Re: [RFC PATCH v3 3/6] sched/fair: Use util biases for utilization and frequency

From: Hongyan Xia
Date: Tue May 28 2024 - 07:40:05 EST


On 26/05/2024 23:52, Dietmar Eggemann wrote:
On 07/05/2024 14:50, Hongyan Xia wrote:
Use the new util_avg_bias for task and runqueue utilization. We also
maintain separate util_est and util_est_uclamp signals.
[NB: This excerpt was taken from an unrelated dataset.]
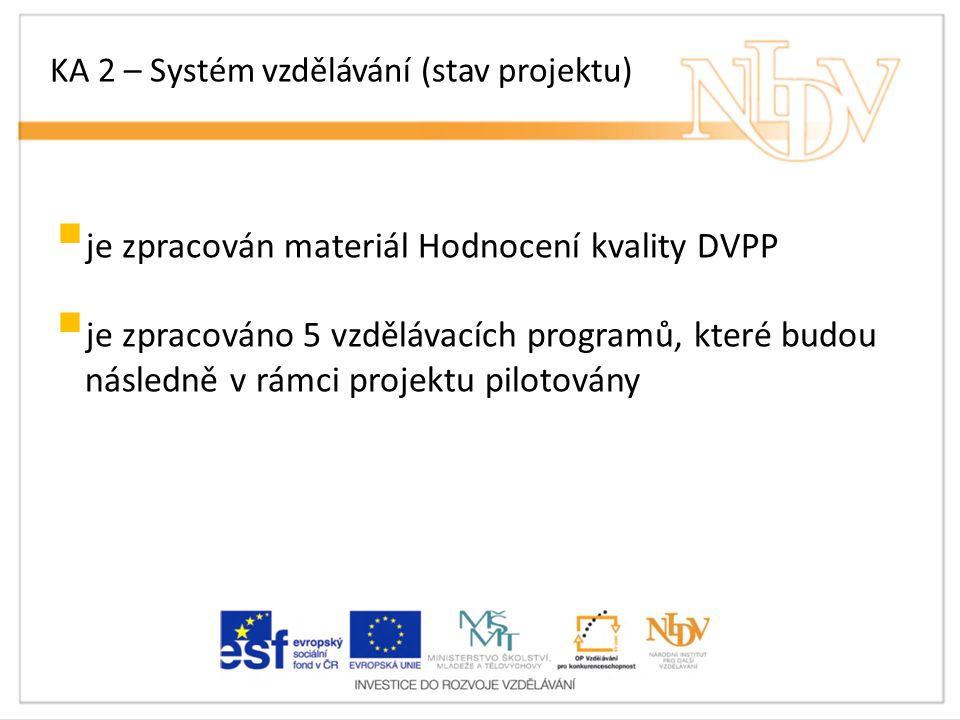 KA 2 – Systém vzdělávání (stav projektu)  je zpracován materiál Hodnocení kvality DVPP  je zpracováno 5 vzdělávacích programů, které budou následně v rámci projektu pilotovány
Now that we have the sum aggregated CFS util value, we do not need to

There is the work uclamp missing somehow here.

Ack.

consult uclamp buckets to know how the frequency should be clamped. We
simply look at the aggregated top level rq->cfs.avg.util_avg +
rq->cfs.avg.util_avg_bias and rq->cfs.avg.util_est_uclamp to know what
frequency to choose and how to place tasks.

[...]

diff --git a/kernel/sched/fair.c b/kernel/sched/fair.c
index 571c8de59508..14376f23a8b7 100644
--- a/kernel/sched/fair.c
+++ b/kernel/sched/fair.c
@@ -4819,14 +4819,14 @@ static inline unsigned long cfs_rq_load_avg(struct cfs_rq *cfs_rq)
static int sched_balance_newidle(struct rq *this_rq, struct rq_flags *rf);
-static inline unsigned long task_util(struct task_struct *p)
+static inline unsigned long task_runnable(struct task_struct *p)
{
- return READ_ONCE(p->se.avg.util_avg);
+ return READ_ONCE(p->se.avg.runnable_avg);
}
-static inline unsigned long task_runnable(struct task_struct *p)
+static inline unsigned long task_util(struct task_struct *p)
{
- return READ_ONCE(p->se.avg.runnable_avg);
+ return READ_ONCE(p->se.avg.util_avg);
}
static inline unsigned long _task_util_est(struct task_struct *p)
@@ -4839,6 +4839,52 @@ static inline unsigned long task_util_est(struct task_struct *p)
return max(task_util(p), _task_util_est(p));
}

IMHO, we now have two complete hierarchies of util signals:

(a) (b) (uclamp version of (a))

(1) task_util() task_util_uclamp() (+ task_util_bias())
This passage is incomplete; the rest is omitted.